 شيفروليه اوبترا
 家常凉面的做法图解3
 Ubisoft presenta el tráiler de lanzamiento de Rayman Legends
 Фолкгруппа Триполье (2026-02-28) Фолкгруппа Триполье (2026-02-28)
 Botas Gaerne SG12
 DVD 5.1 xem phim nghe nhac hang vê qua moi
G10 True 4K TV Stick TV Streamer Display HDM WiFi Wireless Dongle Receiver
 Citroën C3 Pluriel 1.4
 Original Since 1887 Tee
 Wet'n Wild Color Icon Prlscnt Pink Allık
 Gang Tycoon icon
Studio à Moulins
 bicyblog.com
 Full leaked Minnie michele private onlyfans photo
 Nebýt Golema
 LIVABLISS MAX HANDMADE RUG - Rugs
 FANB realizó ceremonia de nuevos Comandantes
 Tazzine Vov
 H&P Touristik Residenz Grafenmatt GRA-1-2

==

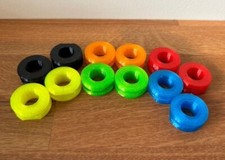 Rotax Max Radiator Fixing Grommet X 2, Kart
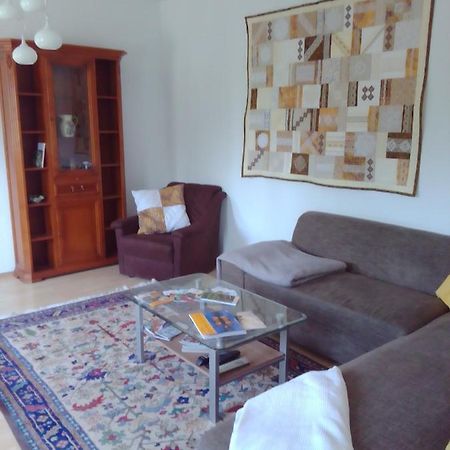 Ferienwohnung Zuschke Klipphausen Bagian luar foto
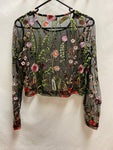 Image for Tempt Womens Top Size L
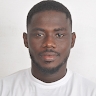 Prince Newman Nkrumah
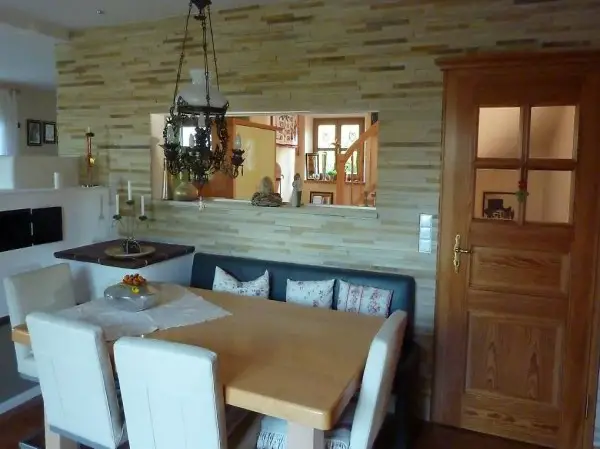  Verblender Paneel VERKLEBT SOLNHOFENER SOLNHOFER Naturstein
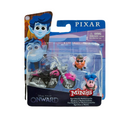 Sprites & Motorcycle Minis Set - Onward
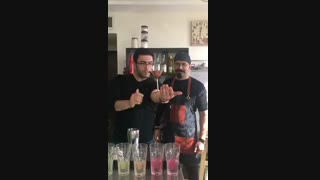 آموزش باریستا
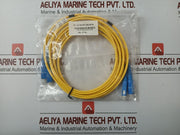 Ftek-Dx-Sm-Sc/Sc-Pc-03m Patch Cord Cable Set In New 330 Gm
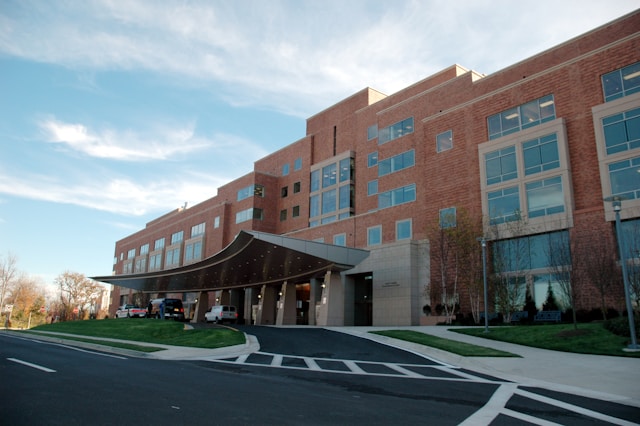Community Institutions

--

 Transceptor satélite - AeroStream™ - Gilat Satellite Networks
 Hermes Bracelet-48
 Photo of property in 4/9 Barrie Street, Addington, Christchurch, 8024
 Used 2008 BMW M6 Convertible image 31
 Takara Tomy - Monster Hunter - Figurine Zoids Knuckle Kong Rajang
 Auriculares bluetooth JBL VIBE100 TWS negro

EXERCISE DETAILS
Write out the items between the line containing "Transceptor satélite - AeroStream™" and the line containing "Auriculares bluetooth JBL VIBE100 TWS negro", inclusive.

EXERCISE OUTPUT
 Transceptor satélite - AeroStream™ - Gilat Satellite Networks
 Hermes Bracelet-48
 Photo of property in 4/9 Barrie Street, Addington, Christchurch, 8024
 Used 2008 BMW M6 Convertible image 31
 Takara Tomy - Monster Hunter - Figurine Zoids Knuckle Kong Rajang
 Auriculares bluetooth JBL VIBE100 TWS negro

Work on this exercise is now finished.